Feverish with desire, with aching back and stiffening muscles, with pick and shovel gouging and mauling the soft brown earth, the man toiled up the hill. Before him was the smooth slope, spangled with flowers and made sweet with their breath. Behind him was devastation. It looked like some terrible eruption breaking out on the smooth skin of the hill. His slow progress was like that of a slug, befouling beauty with a monstrous trail.
Though the dipping gold trace increased the man's work, he found consolation in the increasing richness of the pans. Twenty cents, thirty cents, fifty cents, sixty cents, were the values of the gold found in the pans, and at nightfall he washed his banner pan, which gave him a dollar's worth of gold dust from a shovelful of dirt.
»I'll just bet it's my luck to have some inquisitive cuss come buttin' in here on my pasture,« he mumbled sleepily that night as he pulled the blankets up to his chin.
Suddenly he sat upright. »Bill!« he called sharply. »Now listen to me. Bill; d'ye hear! It's up to you, tomorrow mornin', to mosey round an' see what you can see. Understand? Tomorrow morning, an' don't you forget it!«
He yawned and glanced across at his sidehill. »Good night, Mr. Pocket,« he called.

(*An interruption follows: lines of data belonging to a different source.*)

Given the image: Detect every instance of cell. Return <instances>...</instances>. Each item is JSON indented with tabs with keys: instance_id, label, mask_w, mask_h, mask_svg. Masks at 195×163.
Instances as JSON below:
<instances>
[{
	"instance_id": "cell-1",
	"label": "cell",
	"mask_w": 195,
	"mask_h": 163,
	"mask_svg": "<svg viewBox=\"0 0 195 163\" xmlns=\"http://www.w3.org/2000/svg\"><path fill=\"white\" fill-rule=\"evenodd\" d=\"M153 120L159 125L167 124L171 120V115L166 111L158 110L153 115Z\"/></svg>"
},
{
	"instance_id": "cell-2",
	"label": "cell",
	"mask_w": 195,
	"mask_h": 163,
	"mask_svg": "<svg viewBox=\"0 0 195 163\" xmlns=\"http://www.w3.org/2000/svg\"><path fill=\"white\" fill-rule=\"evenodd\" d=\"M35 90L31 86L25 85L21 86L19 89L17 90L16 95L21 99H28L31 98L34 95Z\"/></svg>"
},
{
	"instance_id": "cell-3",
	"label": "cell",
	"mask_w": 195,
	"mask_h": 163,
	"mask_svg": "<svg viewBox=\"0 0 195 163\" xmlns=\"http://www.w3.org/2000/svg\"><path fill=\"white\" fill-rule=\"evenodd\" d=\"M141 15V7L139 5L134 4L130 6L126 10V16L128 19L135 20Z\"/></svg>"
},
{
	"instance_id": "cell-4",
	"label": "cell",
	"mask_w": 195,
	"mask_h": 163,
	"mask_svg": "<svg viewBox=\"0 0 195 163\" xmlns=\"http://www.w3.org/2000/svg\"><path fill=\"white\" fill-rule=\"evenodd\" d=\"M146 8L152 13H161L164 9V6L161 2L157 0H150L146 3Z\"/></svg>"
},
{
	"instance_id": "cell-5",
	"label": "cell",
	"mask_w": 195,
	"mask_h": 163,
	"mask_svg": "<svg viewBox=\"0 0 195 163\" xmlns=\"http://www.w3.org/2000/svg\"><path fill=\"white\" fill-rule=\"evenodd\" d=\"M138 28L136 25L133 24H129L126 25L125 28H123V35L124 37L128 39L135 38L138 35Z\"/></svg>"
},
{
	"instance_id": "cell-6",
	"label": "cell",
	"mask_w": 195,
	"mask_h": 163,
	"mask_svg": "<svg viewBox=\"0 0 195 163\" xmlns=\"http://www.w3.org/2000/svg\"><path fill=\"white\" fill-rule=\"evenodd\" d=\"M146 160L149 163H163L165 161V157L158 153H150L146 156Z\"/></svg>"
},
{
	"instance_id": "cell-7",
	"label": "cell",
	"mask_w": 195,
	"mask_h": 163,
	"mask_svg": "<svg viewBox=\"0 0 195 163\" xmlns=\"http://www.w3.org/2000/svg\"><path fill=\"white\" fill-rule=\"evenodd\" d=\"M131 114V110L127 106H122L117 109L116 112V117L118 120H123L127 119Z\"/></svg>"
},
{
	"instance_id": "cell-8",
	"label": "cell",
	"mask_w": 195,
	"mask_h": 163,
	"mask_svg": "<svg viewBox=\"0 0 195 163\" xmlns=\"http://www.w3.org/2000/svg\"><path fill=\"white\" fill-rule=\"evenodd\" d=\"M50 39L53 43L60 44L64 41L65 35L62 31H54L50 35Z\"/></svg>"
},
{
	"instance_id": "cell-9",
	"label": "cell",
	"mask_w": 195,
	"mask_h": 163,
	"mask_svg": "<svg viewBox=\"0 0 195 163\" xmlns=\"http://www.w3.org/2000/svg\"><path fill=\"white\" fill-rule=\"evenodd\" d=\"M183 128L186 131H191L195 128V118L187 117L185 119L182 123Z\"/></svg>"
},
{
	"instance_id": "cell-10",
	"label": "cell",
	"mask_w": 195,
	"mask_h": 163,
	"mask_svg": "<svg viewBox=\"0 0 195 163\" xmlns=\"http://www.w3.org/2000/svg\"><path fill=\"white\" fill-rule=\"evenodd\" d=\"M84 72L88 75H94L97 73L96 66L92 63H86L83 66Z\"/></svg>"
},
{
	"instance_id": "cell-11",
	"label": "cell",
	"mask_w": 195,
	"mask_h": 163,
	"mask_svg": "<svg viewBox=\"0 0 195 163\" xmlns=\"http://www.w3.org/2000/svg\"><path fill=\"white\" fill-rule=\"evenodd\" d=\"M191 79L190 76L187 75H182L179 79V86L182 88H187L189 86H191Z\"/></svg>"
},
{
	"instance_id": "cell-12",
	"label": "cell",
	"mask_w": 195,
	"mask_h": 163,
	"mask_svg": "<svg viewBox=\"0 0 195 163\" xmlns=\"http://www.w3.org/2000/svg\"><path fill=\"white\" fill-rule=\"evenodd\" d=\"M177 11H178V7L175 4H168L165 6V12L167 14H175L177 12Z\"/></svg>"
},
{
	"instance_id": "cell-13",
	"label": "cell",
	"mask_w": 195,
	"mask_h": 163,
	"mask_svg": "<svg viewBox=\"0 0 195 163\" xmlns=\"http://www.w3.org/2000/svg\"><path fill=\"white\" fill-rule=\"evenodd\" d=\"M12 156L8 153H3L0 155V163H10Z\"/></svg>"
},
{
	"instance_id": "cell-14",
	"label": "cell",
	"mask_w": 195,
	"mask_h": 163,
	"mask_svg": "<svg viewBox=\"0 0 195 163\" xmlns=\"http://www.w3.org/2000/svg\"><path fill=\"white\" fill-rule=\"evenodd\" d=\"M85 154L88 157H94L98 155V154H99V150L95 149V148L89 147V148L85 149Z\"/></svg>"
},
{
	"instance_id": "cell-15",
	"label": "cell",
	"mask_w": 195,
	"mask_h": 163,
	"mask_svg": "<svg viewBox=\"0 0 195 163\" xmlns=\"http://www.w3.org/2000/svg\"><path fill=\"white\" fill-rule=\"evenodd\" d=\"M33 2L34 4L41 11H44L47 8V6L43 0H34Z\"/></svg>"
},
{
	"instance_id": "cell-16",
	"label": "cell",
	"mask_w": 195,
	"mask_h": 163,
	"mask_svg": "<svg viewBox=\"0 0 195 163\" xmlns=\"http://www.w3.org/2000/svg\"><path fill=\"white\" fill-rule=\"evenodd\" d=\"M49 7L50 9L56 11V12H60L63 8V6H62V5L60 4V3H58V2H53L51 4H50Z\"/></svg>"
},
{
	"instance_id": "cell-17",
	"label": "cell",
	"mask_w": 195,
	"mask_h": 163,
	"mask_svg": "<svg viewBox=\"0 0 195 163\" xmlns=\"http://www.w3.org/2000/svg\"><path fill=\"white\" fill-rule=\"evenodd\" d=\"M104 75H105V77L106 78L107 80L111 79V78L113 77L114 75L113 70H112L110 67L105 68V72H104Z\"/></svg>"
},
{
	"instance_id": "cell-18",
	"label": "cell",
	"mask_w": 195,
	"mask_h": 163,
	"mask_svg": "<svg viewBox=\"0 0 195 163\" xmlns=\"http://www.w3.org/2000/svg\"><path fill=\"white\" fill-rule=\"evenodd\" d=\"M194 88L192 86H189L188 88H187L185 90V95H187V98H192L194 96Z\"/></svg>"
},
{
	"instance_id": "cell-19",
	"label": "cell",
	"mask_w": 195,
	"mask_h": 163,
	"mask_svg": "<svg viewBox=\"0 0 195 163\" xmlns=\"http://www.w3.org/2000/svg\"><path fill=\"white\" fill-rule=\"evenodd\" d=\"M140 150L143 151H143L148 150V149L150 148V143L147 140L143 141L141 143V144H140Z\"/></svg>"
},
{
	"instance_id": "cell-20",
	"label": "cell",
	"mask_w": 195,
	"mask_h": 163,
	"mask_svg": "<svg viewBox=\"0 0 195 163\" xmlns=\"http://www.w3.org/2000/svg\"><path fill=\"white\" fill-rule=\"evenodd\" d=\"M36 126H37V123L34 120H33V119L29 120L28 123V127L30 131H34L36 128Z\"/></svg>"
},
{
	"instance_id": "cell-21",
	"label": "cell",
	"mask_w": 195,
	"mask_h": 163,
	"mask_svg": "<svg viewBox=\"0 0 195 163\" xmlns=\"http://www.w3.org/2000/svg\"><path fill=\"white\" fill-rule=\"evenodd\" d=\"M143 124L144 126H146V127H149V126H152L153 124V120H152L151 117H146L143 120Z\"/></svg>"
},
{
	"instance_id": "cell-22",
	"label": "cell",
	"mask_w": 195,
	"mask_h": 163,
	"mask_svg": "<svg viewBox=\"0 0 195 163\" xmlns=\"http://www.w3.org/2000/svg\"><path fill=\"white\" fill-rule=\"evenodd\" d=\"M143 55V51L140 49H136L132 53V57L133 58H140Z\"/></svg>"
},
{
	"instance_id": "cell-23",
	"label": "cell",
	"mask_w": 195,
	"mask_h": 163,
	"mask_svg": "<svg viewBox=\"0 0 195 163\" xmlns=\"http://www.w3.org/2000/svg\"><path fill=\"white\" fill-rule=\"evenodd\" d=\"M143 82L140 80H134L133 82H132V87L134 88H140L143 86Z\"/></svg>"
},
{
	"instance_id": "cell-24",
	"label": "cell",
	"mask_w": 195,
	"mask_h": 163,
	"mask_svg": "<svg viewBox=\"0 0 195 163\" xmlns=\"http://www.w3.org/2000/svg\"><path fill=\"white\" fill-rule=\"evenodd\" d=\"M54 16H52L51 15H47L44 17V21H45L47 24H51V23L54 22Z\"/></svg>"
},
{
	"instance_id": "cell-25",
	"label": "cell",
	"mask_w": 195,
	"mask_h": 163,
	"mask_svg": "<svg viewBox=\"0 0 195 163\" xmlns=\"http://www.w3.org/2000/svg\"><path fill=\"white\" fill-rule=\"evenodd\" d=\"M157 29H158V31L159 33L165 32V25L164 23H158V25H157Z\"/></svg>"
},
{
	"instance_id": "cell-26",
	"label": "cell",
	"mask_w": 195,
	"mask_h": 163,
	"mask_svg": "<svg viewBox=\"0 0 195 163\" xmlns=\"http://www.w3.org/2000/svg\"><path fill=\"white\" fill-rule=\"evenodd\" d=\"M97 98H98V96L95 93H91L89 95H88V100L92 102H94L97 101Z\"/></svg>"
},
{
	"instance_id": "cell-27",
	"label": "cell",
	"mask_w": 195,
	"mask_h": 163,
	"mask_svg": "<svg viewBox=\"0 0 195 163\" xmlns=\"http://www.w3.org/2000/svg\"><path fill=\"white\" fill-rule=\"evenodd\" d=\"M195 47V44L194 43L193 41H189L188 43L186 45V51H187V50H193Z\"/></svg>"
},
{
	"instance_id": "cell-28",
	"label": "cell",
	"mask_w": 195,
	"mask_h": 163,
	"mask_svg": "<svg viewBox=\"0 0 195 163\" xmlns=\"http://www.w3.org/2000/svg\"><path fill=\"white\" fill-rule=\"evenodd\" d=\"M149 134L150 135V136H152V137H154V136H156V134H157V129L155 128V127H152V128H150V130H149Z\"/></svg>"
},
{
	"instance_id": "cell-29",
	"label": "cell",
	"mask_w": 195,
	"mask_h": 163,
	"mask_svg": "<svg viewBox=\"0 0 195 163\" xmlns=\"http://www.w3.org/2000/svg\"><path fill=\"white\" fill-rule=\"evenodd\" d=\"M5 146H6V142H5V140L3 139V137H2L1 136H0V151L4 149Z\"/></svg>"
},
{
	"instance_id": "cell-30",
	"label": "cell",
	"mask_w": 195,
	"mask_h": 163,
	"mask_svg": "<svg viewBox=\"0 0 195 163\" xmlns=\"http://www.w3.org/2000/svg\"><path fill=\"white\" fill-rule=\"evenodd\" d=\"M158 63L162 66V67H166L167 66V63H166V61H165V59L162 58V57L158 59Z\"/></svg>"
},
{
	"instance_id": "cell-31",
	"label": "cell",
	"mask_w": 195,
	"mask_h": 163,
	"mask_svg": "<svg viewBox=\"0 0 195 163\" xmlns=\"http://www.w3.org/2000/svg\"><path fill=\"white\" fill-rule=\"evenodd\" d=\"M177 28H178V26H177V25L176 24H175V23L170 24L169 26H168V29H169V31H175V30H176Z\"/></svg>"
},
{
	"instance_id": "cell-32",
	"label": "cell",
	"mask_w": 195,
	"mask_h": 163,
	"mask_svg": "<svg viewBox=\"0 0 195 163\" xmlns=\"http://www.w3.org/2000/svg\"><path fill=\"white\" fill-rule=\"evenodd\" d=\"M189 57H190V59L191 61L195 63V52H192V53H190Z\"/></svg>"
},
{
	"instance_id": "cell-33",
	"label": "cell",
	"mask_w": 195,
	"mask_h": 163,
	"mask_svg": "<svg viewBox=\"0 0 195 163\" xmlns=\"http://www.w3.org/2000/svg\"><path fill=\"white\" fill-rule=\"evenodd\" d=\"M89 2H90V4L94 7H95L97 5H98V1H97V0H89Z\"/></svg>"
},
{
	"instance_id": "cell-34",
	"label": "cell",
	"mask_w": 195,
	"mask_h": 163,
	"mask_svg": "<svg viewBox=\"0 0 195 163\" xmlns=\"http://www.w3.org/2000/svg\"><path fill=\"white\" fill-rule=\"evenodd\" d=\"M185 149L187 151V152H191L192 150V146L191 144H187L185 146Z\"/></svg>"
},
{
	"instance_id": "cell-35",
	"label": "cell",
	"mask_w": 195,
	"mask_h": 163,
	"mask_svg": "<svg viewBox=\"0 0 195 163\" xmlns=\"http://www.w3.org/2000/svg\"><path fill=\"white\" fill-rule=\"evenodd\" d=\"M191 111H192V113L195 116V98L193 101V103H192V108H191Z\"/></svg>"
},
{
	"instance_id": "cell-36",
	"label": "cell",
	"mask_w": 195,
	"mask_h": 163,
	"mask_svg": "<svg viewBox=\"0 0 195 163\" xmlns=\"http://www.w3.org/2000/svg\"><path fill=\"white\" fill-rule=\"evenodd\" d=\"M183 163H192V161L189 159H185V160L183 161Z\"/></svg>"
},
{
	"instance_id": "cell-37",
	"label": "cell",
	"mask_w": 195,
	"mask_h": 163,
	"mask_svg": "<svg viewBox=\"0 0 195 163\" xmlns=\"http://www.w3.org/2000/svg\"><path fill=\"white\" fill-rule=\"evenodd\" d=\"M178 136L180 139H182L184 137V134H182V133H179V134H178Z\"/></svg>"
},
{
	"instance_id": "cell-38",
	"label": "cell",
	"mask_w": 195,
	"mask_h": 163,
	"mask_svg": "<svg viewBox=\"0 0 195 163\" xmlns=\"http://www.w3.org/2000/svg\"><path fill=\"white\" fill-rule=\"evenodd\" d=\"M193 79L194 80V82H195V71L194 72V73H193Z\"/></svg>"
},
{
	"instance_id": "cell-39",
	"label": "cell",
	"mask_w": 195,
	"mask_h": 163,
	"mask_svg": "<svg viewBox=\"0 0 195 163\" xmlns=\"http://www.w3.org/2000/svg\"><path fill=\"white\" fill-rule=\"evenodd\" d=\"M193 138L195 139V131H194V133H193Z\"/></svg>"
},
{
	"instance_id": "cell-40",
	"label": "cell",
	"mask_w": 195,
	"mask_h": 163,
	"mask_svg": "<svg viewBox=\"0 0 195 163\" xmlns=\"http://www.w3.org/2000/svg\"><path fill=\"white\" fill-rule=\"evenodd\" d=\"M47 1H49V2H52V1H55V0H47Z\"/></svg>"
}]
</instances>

In the morning he stole a march on the sun, for he had finished breakfast when its first rays caught him, and he was climbing the wall of the canyon where it crumbled away and gave footing. From the outlook at the top he found himself in the midst of loneliness. As far as he could see, chain after chain of mountains heaved themselves into his vision. To the east his eyes, leaping the miles between range and range and between many ranges, brought up at last against the white-peaked Sierras – the main crest, where the backbone of the Western world reared itself against the sky. To the north and south he could see more distinctly the cross systems that broke through the main trend of the sea of mountains.